UNRWA spokesman Gunness contended that it is actually the absence of any agreement between Israel and the Palestinians that enables the Palestinian refugee crisis to continue.
“As a humanitarian organization UNRWA has no direct role in a political resolution of the crisis confronting over five million Palestine refugees,” Gunness told i24NEWS. “What perpetuates the Palestine refugee crisis is the failure of the political actors to resolve their plight, which is why we call continually on them to assume their responsibilities.”
Haskel recommended that UNRWA, at the very least, meld into an international organization such as the United Nations Refugee Agency (UNHCR) to pave the path towards a better future for UNRWA Palestinian refugees.
“We need to decide whether UNRWA will become a branch of the Palestinian Authority (PA) or part of the UNHCR,” she suggested. “Palestinian refugees need to be treated like any other refugee and ultimately should be absorbed in the countries where they are located.”
Wilf asserted that UNRWA should cease to exist.

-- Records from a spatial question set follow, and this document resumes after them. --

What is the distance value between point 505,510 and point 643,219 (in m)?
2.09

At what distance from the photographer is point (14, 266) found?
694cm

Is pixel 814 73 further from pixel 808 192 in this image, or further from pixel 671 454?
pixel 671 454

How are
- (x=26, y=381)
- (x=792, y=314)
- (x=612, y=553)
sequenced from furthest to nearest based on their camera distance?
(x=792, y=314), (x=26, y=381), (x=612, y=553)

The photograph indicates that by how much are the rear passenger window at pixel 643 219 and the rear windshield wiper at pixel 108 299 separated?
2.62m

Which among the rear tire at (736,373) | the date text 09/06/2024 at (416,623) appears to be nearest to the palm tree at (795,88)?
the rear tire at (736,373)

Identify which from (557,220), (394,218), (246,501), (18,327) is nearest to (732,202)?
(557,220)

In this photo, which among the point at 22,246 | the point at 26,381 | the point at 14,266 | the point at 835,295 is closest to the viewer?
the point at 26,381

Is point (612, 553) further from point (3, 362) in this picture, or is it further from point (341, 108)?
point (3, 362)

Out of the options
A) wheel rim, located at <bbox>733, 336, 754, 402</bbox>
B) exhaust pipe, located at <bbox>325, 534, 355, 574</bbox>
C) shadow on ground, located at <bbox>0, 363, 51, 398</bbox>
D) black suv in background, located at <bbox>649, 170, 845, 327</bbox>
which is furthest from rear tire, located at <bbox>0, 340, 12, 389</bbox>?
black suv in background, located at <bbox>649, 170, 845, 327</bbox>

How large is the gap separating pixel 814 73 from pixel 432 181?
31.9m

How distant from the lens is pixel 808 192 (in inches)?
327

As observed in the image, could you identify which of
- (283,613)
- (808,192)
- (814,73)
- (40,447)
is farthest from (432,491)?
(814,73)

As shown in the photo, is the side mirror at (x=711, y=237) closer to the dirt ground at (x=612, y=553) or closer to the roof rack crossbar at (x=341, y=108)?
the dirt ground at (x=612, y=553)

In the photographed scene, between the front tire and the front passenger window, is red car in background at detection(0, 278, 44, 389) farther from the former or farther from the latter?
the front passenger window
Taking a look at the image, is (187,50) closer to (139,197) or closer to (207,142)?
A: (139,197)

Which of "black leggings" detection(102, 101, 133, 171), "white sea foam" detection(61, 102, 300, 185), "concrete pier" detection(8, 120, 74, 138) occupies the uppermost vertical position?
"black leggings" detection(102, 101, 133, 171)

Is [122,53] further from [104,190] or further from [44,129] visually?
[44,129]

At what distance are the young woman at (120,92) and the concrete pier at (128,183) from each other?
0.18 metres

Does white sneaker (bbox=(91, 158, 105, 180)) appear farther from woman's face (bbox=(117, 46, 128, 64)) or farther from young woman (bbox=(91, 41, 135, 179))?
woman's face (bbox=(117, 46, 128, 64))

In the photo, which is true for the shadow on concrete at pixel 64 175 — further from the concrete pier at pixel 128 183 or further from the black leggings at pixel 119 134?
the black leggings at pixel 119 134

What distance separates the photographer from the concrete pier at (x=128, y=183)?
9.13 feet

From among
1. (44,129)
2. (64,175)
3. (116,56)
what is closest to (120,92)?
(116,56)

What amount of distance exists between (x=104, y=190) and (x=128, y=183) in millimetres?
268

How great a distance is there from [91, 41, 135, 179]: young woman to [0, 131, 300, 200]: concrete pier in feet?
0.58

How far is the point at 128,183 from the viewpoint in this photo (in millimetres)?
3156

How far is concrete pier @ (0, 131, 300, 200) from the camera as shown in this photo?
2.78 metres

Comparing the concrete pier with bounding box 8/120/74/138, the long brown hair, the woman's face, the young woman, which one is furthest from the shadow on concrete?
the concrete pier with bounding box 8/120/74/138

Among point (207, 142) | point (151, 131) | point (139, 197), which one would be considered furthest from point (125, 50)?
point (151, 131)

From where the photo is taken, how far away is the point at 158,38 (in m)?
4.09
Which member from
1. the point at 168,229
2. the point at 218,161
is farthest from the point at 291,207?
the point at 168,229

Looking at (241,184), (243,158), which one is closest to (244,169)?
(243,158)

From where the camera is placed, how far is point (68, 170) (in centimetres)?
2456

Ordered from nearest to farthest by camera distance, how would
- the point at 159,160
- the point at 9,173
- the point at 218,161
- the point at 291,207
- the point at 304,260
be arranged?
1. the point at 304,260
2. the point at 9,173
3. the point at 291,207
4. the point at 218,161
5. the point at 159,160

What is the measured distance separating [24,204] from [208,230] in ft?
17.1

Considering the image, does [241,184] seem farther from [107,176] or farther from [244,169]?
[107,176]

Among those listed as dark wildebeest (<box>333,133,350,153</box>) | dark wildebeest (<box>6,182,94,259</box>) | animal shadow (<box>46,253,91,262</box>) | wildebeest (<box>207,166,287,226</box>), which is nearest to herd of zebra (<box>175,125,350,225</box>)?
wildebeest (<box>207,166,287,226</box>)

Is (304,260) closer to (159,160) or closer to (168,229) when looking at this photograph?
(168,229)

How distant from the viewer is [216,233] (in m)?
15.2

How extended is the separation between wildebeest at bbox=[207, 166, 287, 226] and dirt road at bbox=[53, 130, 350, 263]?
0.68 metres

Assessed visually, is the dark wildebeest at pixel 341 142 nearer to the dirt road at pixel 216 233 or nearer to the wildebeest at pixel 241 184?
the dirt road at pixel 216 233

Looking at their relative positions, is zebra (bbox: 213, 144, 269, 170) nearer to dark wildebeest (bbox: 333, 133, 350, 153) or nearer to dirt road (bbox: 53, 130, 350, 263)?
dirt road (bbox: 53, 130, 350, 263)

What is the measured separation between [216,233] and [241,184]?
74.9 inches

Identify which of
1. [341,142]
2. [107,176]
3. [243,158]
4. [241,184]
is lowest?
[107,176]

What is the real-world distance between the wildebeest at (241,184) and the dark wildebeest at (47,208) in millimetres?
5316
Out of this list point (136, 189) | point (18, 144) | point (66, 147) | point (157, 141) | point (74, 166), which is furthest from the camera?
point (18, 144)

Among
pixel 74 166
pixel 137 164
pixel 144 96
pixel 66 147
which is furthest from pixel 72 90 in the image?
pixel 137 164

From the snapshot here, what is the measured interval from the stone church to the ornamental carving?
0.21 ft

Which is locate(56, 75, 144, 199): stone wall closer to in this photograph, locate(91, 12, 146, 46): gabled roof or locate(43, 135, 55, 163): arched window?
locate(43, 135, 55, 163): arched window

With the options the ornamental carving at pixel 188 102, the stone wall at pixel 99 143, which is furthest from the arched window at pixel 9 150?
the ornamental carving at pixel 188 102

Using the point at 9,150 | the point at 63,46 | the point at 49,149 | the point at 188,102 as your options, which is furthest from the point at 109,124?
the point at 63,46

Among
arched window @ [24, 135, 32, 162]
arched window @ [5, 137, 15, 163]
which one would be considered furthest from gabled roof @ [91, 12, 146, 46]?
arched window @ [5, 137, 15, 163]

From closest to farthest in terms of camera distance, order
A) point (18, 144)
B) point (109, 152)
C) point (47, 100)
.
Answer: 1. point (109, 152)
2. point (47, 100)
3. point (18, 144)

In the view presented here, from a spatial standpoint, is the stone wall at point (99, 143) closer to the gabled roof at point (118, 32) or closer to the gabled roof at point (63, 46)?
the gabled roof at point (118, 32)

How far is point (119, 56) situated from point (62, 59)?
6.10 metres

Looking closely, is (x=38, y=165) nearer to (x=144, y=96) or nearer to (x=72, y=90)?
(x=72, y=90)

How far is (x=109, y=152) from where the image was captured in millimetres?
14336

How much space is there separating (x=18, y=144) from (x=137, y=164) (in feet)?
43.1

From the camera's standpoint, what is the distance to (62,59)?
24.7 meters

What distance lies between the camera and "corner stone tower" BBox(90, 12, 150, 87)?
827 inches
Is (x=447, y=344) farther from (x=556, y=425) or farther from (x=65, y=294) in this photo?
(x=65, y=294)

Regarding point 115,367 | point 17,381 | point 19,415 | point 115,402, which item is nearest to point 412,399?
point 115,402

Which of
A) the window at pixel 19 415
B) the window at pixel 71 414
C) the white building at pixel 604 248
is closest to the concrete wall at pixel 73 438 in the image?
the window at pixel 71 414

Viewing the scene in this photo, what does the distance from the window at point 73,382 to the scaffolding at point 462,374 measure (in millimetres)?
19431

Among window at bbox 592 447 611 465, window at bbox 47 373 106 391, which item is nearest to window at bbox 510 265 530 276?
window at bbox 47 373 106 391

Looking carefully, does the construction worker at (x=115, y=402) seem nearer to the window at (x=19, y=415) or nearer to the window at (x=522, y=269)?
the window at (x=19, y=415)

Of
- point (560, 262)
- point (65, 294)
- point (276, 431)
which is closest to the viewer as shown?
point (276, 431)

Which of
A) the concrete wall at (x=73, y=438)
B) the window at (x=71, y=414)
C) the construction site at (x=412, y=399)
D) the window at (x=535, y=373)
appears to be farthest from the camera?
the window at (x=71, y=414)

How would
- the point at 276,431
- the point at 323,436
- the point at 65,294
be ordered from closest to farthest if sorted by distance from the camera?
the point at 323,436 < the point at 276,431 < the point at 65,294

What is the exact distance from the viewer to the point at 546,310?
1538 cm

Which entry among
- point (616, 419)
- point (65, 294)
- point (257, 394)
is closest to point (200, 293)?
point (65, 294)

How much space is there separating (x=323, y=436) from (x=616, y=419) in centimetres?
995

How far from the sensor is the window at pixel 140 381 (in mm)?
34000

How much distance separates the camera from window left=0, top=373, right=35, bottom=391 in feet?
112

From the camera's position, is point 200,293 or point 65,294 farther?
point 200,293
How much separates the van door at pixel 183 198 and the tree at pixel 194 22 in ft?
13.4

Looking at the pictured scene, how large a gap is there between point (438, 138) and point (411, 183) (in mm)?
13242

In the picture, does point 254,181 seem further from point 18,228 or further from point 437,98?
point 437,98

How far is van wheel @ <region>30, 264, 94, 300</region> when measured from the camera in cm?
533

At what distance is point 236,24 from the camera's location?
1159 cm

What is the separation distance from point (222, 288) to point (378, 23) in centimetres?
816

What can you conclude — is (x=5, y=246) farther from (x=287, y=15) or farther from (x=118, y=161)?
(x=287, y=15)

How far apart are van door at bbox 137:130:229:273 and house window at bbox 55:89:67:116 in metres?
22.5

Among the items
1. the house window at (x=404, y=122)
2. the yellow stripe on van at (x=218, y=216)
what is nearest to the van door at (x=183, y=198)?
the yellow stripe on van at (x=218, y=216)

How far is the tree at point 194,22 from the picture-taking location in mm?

“There’s no reforming it because its very existence continues the ethos of ‘return,’” she reiterated. “The money that goes to UNRWA needs to go to other service providers, mostly the PA, the Jordanian, Syrian and Lebanese governments to provide the services but without the ethos of “‘return.’”
“The services should continue, but the politics should not.”
Jonathan Benedek is a news editor for i24NEWS' English web desk.